Direction => Locate each line in the items below that contains the string "Considering", and copy those lines. Case counts.

Records from a collection =>
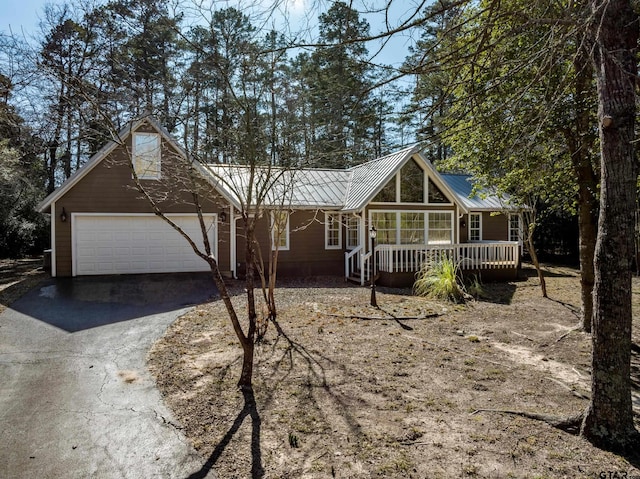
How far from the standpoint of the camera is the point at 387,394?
465 centimetres

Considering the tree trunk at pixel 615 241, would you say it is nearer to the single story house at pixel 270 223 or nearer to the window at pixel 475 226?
the single story house at pixel 270 223

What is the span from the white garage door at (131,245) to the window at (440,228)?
7.60m

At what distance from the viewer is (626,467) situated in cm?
318

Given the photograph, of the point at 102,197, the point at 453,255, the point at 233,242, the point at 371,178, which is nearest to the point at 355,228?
the point at 371,178

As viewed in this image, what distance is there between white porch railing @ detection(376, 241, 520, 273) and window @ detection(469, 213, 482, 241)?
4954mm

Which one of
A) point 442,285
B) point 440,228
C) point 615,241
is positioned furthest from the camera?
point 440,228

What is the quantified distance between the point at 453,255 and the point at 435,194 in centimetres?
241

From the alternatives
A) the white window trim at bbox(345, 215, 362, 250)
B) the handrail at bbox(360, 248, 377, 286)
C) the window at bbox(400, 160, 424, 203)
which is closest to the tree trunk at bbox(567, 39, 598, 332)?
the handrail at bbox(360, 248, 377, 286)

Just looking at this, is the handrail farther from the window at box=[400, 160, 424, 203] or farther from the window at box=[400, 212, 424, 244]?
the window at box=[400, 160, 424, 203]

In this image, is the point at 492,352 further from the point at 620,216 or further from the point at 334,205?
the point at 334,205

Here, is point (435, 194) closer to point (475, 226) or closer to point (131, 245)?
point (475, 226)

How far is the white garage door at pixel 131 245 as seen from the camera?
42.3 ft

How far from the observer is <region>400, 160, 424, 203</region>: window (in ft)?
47.4

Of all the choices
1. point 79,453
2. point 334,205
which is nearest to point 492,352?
point 79,453
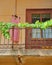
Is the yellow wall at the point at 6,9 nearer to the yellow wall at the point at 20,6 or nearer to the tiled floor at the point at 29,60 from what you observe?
the yellow wall at the point at 20,6

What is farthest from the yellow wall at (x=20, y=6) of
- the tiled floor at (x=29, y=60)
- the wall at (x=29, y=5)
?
the tiled floor at (x=29, y=60)

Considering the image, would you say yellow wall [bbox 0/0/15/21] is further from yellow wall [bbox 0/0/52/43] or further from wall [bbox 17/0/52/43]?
wall [bbox 17/0/52/43]

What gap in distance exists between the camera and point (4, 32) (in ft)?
14.8

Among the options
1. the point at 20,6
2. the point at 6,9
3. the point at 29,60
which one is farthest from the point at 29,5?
the point at 29,60

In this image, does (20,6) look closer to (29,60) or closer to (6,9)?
Answer: (6,9)

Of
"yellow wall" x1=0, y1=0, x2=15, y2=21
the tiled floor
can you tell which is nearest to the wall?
"yellow wall" x1=0, y1=0, x2=15, y2=21

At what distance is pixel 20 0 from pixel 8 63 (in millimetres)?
4961

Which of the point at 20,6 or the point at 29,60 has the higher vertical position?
the point at 20,6

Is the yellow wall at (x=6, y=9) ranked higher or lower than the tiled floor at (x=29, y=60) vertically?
higher

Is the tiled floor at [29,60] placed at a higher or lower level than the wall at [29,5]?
lower

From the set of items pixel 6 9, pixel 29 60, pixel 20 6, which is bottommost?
pixel 29 60

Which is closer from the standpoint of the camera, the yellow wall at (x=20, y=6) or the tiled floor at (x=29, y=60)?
the tiled floor at (x=29, y=60)

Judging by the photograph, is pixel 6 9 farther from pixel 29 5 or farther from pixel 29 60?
pixel 29 60

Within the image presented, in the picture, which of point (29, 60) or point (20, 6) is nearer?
point (29, 60)
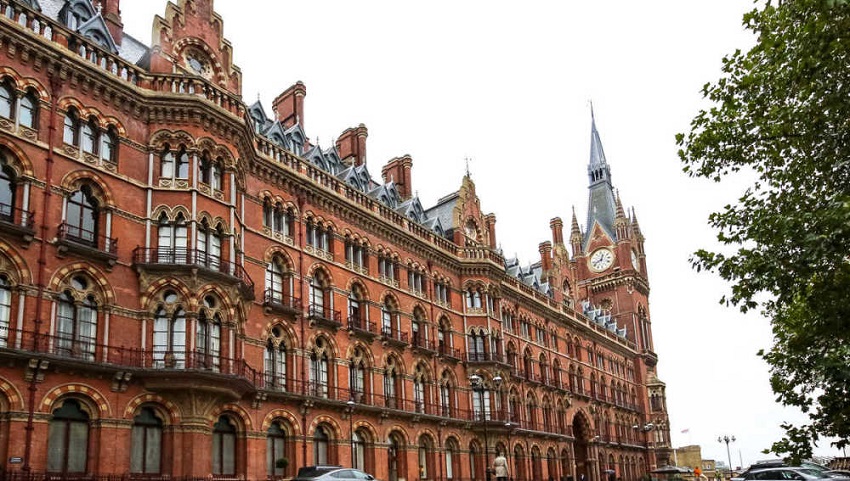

Answer to this problem =>
Considering the tree trunk at pixel 615 241, would you say it is nearer to the single story house at pixel 270 223 or nearer to the window at pixel 475 226?
Considering the image, would you say yellow wall [bbox 0/0/15/21] is further from yellow wall [bbox 0/0/52/43] or further from wall [bbox 17/0/52/43]?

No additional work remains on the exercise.